WASHINGTON: Adviser on Finance Miftah Ismail has said that Pakistan will not compromise on its security interests even if the United States (US) cancels all its aid to the country.

In an interview to The Financial Times, he also criticised US President Donald Trump’s Jan 1 tweet in which he vowed to change the nature of America’s relationship with Pakistan, which he claimed was based on “nothing but lies and deceit”.

“Some guy wakes up early in the morning and tweets; I don’t know what the … he tweets,” Mr Ismail said.

Three days after Mr Trump’s New Year morning tweet, the Trump administration suspended its security assisting to Pakistan and asked Islamabad to prove its commitment to fighting all terrorist groups operating in the region if it wants the aid to be restored.

Mr Ismail, however, said such pressures cannot force Islamabad to abandon its security interests. Islamabad fears that the United States is purposely giving India a larger role in Afghanistan, enabling it to use the Afghan territory for stirring troubles in Pakistan.

Pakistani officials claim that India has helped TTP set up camps inside Afghanistan, which they now use for launching attacks into Pakistan.

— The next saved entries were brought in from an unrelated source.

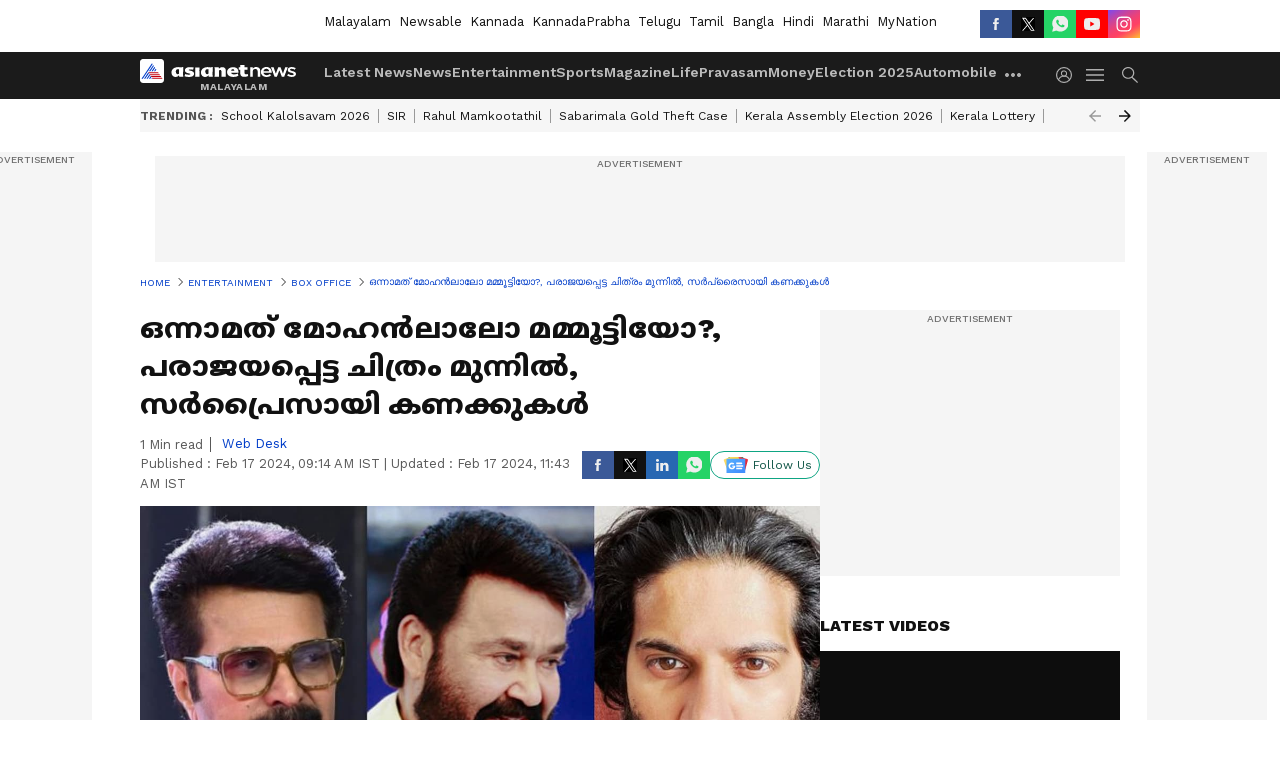

--- FILE ---
content_type: text/html; charset=utf-8
request_url: https://www.google.com/recaptcha/api2/aframe
body_size: 269
content:
<!DOCTYPE HTML><html><head><meta http-equiv="content-type" content="text/html; charset=UTF-8"></head><body><script nonce="frtlT3dZ9cJFjxQWeT43Mg">/** Anti-fraud and anti-abuse applications only. See google.com/recaptcha */ try{var clients={'sodar':'https://pagead2.googlesyndication.com/pagead/sodar?'};window.addEventListener("message",function(a){try{if(a.source===window.parent){var b=JSON.parse(a.data);var c=clients[b['id']];if(c){var d=document.createElement('img');d.src=c+b['params']+'&rc='+(localStorage.getItem("rc::a")?sessionStorage.getItem("rc::b"):"");window.document.body.appendChild(d);sessionStorage.setItem("rc::e",parseInt(sessionStorage.getItem("rc::e")||0)+1);localStorage.setItem("rc::h",'1768766216458');}}}catch(b){}});window.parent.postMessage("_grecaptcha_ready", "*");}catch(b){}</script></body></html>

--- FILE ---
content_type: application/javascript; charset=utf-8
request_url: https://fundingchoicesmessages.google.com/f/AGSKWxWS9g29Z6NrRon3FhI4UgWID-RaLwctGuM_2ed4zOk5FDA9lxmiBolS9lZF2qJ83m21eKvBwt58hpwuJ0yY4d7k_Ii7WnBYrx8DeL3YK-f1heOIjonCqfz7w4poQHEBx0-yUUFvj-r_pEg-x4yMsjsEtxdCBeSzXjZg3CbZv3aXPqyDkaJKvoywtYcS/_/vld.ads?/ad/extra_/adv_server./spotxchangevpaid./adpopup.
body_size: -1289
content:
window['b9b9e107-f434-4b06-ba37-f61746cef736'] = true;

“We are the sixth or seventh-largest country in the world and have the seventh-largest standing army in the world,” Mr Ismail told Financial Times. “We’re not going to compromise on our security interest, on our national interest, based on a few hundred million dollars, I promise you that.”

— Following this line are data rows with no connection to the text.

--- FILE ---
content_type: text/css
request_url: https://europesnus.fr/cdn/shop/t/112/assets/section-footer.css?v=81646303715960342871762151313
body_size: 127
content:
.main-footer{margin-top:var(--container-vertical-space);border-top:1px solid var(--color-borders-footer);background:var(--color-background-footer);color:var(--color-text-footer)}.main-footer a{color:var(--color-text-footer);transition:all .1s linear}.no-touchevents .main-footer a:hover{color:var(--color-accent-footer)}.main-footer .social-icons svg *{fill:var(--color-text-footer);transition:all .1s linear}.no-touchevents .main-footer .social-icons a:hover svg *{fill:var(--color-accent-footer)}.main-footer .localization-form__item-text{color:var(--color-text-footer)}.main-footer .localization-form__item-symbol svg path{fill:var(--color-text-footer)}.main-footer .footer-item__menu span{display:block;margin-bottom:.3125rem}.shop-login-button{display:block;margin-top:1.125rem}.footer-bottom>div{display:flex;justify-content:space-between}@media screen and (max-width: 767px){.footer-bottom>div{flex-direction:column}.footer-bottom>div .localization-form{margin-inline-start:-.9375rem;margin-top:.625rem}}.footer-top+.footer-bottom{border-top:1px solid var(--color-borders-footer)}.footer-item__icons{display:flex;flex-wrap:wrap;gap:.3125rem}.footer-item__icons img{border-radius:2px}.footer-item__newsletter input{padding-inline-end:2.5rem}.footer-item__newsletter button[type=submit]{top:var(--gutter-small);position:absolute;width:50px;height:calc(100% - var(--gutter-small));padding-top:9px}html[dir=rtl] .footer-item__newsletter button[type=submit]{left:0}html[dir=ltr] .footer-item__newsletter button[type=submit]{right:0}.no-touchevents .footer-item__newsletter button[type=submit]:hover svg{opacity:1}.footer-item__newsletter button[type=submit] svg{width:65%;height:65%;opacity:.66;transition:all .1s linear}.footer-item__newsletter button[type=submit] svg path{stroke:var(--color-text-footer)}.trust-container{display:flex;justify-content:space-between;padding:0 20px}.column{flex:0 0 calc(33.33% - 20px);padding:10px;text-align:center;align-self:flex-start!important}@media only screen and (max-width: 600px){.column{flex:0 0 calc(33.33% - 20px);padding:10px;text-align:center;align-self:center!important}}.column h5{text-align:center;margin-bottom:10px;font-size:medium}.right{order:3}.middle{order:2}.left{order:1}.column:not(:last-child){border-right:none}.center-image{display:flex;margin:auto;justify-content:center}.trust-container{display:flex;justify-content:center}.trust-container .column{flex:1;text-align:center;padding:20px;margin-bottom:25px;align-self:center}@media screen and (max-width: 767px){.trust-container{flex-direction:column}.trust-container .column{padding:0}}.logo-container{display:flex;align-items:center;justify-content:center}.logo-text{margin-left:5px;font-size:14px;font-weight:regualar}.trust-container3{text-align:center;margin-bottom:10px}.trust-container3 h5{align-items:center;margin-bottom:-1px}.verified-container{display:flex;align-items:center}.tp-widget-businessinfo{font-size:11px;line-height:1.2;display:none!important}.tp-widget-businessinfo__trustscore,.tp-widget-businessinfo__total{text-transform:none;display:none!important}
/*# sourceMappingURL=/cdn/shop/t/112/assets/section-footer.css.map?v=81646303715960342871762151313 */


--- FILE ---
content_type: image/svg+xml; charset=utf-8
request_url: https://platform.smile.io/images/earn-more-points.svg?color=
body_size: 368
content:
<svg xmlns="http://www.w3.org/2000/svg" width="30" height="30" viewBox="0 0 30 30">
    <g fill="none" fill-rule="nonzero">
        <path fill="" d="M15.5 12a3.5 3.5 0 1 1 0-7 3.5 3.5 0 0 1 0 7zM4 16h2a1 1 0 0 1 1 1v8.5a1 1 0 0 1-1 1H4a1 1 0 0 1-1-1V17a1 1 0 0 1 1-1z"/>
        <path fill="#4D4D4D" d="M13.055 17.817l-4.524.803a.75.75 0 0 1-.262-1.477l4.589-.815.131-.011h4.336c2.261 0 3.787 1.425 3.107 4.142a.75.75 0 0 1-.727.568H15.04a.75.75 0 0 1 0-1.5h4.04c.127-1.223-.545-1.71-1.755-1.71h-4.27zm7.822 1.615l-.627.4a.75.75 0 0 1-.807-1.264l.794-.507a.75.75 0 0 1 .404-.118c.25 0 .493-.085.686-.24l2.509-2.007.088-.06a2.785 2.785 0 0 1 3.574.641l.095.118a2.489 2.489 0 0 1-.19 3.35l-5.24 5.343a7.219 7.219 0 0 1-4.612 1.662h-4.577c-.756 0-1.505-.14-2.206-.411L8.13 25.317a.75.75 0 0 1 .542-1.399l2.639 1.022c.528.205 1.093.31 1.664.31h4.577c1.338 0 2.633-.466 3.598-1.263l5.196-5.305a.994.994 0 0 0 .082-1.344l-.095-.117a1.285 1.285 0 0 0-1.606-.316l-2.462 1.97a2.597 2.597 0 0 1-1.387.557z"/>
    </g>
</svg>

Mr Ismail also claimed that Washington was teaming up with New Delhi, saying: “I think that America and India probably together were just focused on embarrassing Pakistan”.

Despite this, the United States and Pakistan have stayed engaged. Since January, several senior US civil and military officials have visited Islamabad for consultations on President Trump’s South Asia strategy, which seeks to defeat Taliban, both politically and militarily. Earlier this month, Prime Minister Shahid Khaqan Abbasi and Foreign Secretary Tehmina Janjua also visited Washington to share their views with US officials.

Last week, Washington sent yet another envoy, Ambassador Alice Wells, to Islamabad who told Pakistani officials that the United States wants to stay engaged with all levels of the Pakistani government for talks on eliminating terrorism from the region.

But a Pakistani official said this weekend that both sides were still looking for a ‘common ground’ to make these talks more useful.

Mohammad Faisal, a spokesman for the ministry of foreign affairs told the US-backed Radio Free Europe that “the main purpose of these talks” was to “find that common ground”.

But a spokesperson for the US State Department told Dawn in Washington that the United States holds regular talks with Pakistan on issues of mutual concern and this engagement involves all levels of government.

He said the relationship between the US and Pakistan was based on a broad range of shared interests, which include “a commitment to defeat all terrorist groups that threaten regional stability and security, and a desire to build economic and commercial ties that benefit both countries”.

The US official said that in her meetings with Pakistani officials, Ambassador Wells had reviewed the bilateral relationship and regional issues - particularly Afghanistan and an Afghan-led peace process.

“These conversations are part of an ongoing and routine dialogue between the United States and Pakistan on the South Asian strategy and Pakistan’s stated commitment to eliminate all terrorist groups present in the country, as well as our shared interests in building economic and commercial ties,” the US spokesperson said.

“We meet and talk regularly, at all levels of government, in Washington, Islamabad and elsewhere, to discuss our bilateral relationship and Pakistani support for our South Asia strategy.”

He said that this regular enga­ge­ment with Pakistan “focuses on how we can work together to advance Afghanistan’s stability through a negotiated process, to defeat all terrorist groups that threaten regional stability, and to address Pakistan’s legitimate regional concerns”.